Rakuten Opens New Research Centers In Boston And Singapore

Rakuten, Japan’s largest e-commerce company, has opened two new branches of its research center in Boston and Singapore. Called the Rakuten Institute of Technology, the organization already has branches in New York, Tokyo, and Paris that not only support the company’s research and development, but also its efforts at worldwide expansion.

The two new branches will work with universities and other organizations to recruit researchers. One of its first projects is finding scientists who can help Rakuten figure out how to use data from Viki, the Singapore-based video streaming service it bought in 2013 as part of an ongoing effort to expand outside of Japan.

Other companies snapped up by Rakuten include messaging app Viber, e-commerce businesses Buy.com and Ebates, e-book platform Kobo, digital content distributor OverDrive and, potentially, online content company PopSugar.

The acquisition spree won’t slow down anytime soon, as Rakuten is planning to raise $1.5 billion through a share offering to finance more purchases.

The wide range of companies bought by Rakuten are meant to turn it into a global Internet company that may rival Amazon, but Rakuten still needs to figure out how to leverage its rapidly growing portfolio.

The Rakuten Institute of Technology is supposed to speed up the process.
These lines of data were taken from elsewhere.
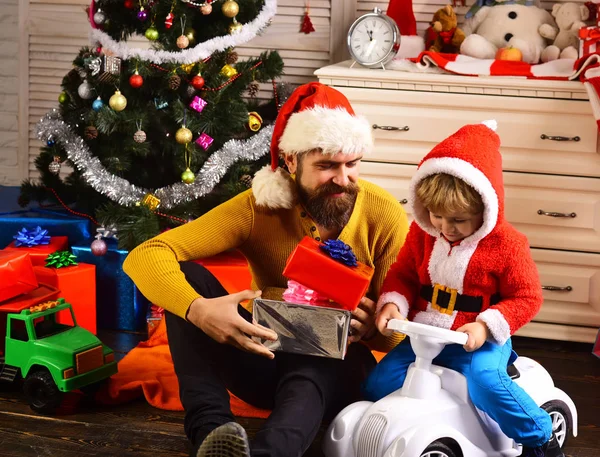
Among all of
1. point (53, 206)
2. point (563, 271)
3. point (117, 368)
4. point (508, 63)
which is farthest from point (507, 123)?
point (53, 206)

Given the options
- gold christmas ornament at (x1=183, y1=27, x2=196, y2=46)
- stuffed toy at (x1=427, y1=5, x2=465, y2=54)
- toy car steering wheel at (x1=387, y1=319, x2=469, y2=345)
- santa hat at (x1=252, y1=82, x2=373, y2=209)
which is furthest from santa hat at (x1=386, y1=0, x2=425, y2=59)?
toy car steering wheel at (x1=387, y1=319, x2=469, y2=345)

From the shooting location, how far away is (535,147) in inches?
107

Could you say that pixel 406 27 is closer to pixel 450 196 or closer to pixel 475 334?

For example, its New York branch not only conducts natural language processing research to support the company’s “globalization,” but also communicates with its American subsidiaries.

The Rakuten Institute of Technology Singapore will focus on understanding user behavior and be led by Dr. Ewa Szymanska, a psychologist whose specialities include consumer decision making. The Boston branch’s leader is data scientist Dr. Ankur Datta, who will oversee research in machine learning, deep learning, artificial intelligence, and big data.

Rakuten Institute of Technology Boston’s work is especially interesting because it can not only help Rakuten scale up its existing Internet services more quickly, but also let it develop new technologies to compete with products created by companies like Skype and Amazon, which use deep learning and machine-learning to power its real-time translation tool and facial recognition system respectively (Rakuten is already an investor in a visual recognition startup called ViSenze).